So, it has been nearly five months since I’ve posted. A short break for the holidays turned into a hiatus of epic proportions. The good news? I’m back and better than ever!
My journey into the depths of health, fitness, and weight loss continues. From my official starting weight of 199 lbs, I’m down to 132!
Let me say that again: 132 lbs. I haven’t been this small since middle school. Of course, it’s not all about the number on the scale. Look for a few posts soon about my experience with Couch to 5k and the strength training program Strong Lifts!

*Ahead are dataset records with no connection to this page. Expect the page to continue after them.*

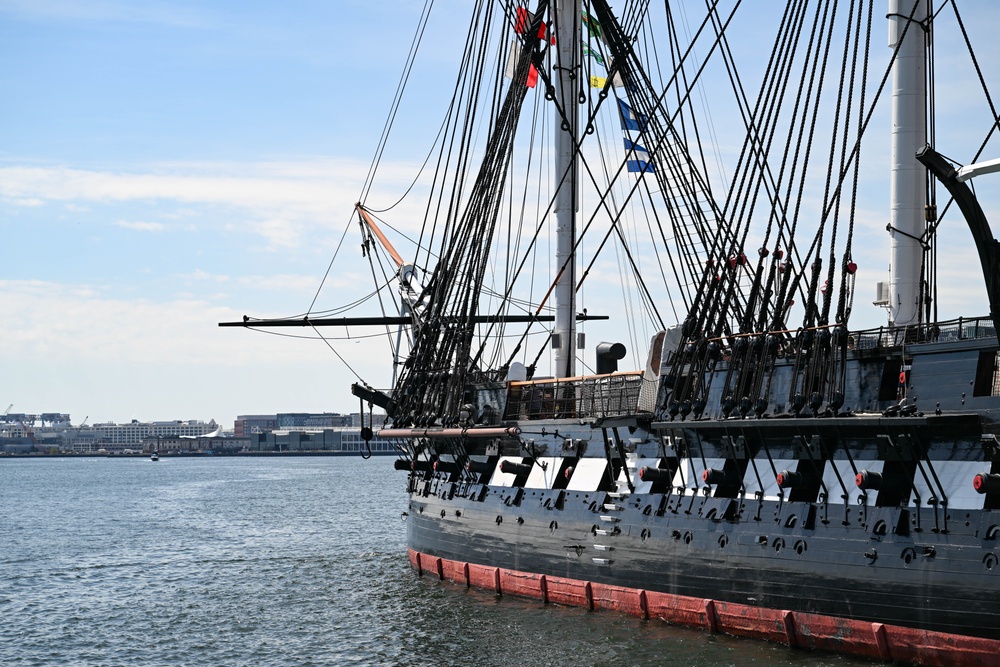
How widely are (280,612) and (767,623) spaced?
14906 millimetres

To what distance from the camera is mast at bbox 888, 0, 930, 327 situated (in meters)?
27.3

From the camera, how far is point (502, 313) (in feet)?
134

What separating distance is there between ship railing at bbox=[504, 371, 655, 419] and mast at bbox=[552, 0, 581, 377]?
5.66 meters

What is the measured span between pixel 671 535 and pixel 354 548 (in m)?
25.9

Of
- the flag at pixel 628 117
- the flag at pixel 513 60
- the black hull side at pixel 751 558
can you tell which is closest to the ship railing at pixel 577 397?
the black hull side at pixel 751 558

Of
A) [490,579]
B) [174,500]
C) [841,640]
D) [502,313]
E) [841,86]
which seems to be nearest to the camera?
[841,640]

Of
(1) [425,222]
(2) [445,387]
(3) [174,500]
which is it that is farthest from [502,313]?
(3) [174,500]

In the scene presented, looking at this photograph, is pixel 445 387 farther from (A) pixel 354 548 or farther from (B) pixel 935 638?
(B) pixel 935 638

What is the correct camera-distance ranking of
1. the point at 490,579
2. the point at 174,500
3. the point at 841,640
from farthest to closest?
1. the point at 174,500
2. the point at 490,579
3. the point at 841,640

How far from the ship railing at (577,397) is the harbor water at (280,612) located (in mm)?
5296

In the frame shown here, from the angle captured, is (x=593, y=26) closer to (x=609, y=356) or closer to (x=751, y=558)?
(x=609, y=356)

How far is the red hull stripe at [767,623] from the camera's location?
2036 centimetres

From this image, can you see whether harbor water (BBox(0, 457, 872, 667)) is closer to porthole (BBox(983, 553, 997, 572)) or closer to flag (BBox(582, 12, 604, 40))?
porthole (BBox(983, 553, 997, 572))

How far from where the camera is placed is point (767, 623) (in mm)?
23906
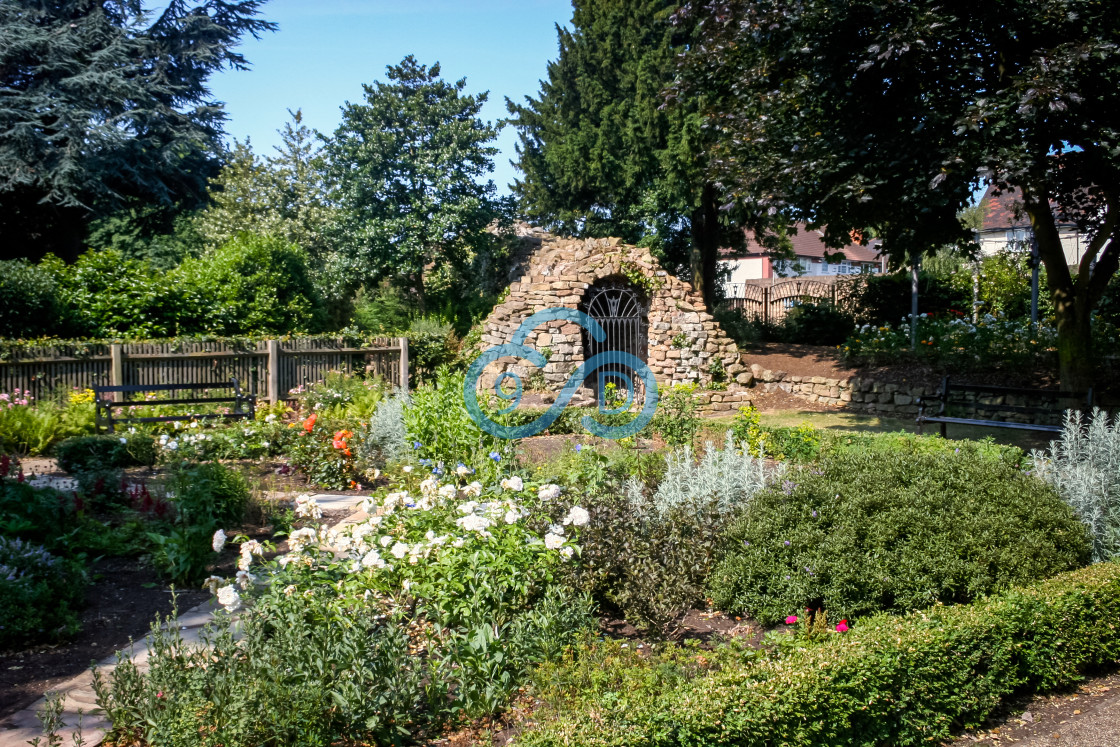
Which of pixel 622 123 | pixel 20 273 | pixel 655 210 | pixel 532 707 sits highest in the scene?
pixel 622 123

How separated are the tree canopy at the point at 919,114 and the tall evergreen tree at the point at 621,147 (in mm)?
6694

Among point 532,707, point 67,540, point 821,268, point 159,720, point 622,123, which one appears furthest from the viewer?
point 821,268

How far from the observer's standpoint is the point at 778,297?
23.3 m

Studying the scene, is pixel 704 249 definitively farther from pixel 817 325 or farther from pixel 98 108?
pixel 98 108

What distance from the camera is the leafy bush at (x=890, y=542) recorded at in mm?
4324

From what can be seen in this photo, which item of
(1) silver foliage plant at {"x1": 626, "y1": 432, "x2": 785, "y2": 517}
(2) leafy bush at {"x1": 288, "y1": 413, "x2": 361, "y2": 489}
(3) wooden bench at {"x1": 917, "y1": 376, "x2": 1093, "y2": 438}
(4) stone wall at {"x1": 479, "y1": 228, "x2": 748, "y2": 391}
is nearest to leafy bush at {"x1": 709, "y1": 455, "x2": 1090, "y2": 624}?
(1) silver foliage plant at {"x1": 626, "y1": 432, "x2": 785, "y2": 517}

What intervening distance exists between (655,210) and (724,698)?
1619cm

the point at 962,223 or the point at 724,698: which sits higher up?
the point at 962,223

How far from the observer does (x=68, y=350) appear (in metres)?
11.5

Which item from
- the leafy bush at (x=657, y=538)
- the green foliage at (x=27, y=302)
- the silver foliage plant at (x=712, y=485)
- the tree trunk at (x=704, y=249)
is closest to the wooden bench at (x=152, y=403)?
the green foliage at (x=27, y=302)

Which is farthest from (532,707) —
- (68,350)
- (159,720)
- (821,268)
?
(821,268)

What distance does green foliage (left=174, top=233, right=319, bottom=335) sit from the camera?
14492mm

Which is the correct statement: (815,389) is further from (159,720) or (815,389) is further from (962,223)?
(159,720)

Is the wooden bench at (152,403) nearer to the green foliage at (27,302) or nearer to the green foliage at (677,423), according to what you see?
the green foliage at (27,302)
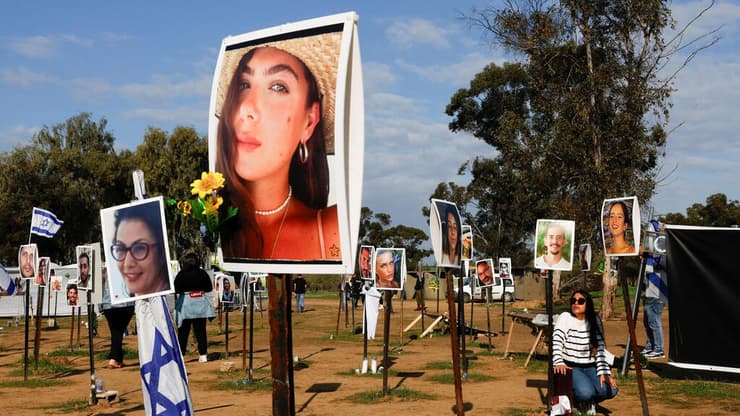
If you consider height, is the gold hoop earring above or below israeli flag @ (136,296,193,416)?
above

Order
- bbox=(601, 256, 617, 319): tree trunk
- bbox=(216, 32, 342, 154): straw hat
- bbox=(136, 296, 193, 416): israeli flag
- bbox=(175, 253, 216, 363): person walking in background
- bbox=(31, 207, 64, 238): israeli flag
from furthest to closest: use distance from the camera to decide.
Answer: bbox=(601, 256, 617, 319): tree trunk
bbox=(175, 253, 216, 363): person walking in background
bbox=(31, 207, 64, 238): israeli flag
bbox=(136, 296, 193, 416): israeli flag
bbox=(216, 32, 342, 154): straw hat

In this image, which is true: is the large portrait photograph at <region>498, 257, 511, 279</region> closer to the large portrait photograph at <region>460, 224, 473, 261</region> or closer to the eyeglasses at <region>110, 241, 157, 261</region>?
the large portrait photograph at <region>460, 224, 473, 261</region>

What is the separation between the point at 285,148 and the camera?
4590 mm

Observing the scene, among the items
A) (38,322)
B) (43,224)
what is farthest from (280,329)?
(43,224)

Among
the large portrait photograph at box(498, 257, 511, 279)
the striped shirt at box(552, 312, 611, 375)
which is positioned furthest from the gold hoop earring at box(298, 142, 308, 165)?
the large portrait photograph at box(498, 257, 511, 279)

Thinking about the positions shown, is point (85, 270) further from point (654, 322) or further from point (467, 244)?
point (654, 322)

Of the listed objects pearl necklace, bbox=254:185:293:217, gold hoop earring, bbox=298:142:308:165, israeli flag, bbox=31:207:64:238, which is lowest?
pearl necklace, bbox=254:185:293:217

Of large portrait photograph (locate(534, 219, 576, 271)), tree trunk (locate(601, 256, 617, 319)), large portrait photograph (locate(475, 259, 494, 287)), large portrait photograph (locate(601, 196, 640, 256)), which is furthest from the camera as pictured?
tree trunk (locate(601, 256, 617, 319))

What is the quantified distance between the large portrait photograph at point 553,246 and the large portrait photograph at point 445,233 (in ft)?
8.32

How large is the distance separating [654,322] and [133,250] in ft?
37.6

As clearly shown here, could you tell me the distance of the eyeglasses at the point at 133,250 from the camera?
18.3 feet

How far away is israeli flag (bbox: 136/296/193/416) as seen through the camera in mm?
5633

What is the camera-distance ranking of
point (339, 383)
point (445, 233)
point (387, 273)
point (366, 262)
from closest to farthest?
point (445, 233) < point (339, 383) < point (387, 273) < point (366, 262)

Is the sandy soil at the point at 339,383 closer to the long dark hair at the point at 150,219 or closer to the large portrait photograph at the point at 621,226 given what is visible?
the large portrait photograph at the point at 621,226
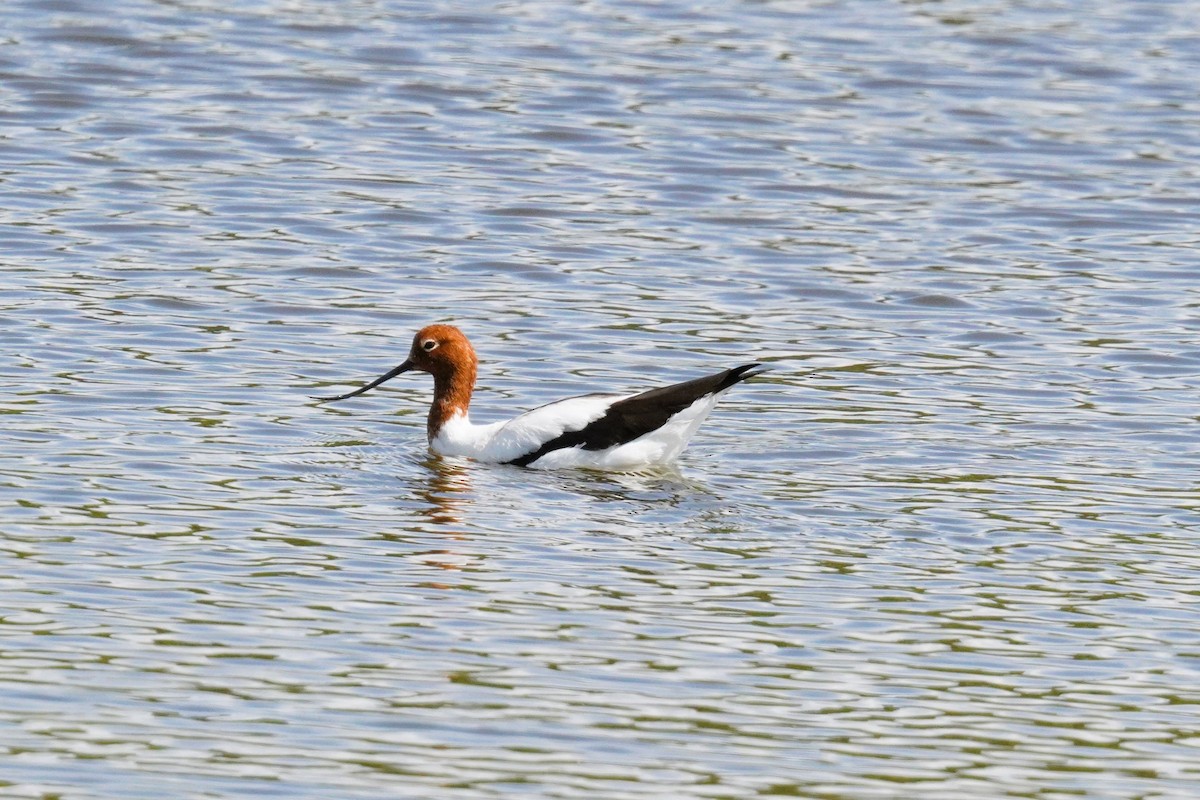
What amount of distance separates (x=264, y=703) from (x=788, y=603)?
2482 mm

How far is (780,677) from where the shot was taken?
8.49 metres

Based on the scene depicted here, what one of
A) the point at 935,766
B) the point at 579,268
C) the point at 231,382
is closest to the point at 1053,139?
the point at 579,268

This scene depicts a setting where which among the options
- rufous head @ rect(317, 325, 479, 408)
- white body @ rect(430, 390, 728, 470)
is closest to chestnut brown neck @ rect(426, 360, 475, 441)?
rufous head @ rect(317, 325, 479, 408)

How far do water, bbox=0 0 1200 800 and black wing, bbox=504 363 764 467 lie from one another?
1.02ft

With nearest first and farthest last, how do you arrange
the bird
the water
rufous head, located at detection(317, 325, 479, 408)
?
the water → the bird → rufous head, located at detection(317, 325, 479, 408)

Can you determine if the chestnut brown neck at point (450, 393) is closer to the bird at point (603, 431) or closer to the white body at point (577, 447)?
the bird at point (603, 431)

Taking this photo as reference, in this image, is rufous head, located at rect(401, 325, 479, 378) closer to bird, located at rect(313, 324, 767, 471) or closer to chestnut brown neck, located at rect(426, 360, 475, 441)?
chestnut brown neck, located at rect(426, 360, 475, 441)

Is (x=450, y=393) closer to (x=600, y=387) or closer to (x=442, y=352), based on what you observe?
(x=442, y=352)

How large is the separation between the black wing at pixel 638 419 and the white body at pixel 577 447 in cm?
3

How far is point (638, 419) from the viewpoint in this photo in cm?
1212

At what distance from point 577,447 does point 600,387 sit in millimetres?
1610

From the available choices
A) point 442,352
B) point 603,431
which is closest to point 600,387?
point 442,352

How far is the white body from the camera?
1209 cm

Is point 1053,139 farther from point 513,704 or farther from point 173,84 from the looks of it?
point 513,704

Alright. Now, what you came here for: a brand spankin’ new recipe.
First, let me say: these pork medallions are DELICIOUS. Melt-in-your-mouth tender, flavorful, and easy. Also, they are less than 150 calories each! Talk about a guilt-free dinner. Recipes like this one are helping me lose weight, improve my overall health, and are just plain yummy. I’m so excited to share it with you!
My journey to a healthier me has ignited my passion and love for food. Since I’m being so careful and considerate of the things I eat, I want them to be delicious and satisfying! I definitely indulge in high-calorie treats, but on a daily basis I try to fuel my body with nutrient-dense, low-calorie meals. But, I’m not just cooking for myself: my husband and kids need to eat too! So, whatever we’re eating, it has to be tasty. And they’re not fans of salad.
This dinner, garlic parmesan pork medallions served with a side of mashed butternut squash, ticks all those boxes. And although it’s fancy enough to serve company, it’s also simple enough to put together on a weeknight.
Click here for the recipe for the butternut squash, or try serving these tender pork medallions with brussel sprouts, broccoli florets, or another simple vegetable side. Rice or potatoes would be great, too!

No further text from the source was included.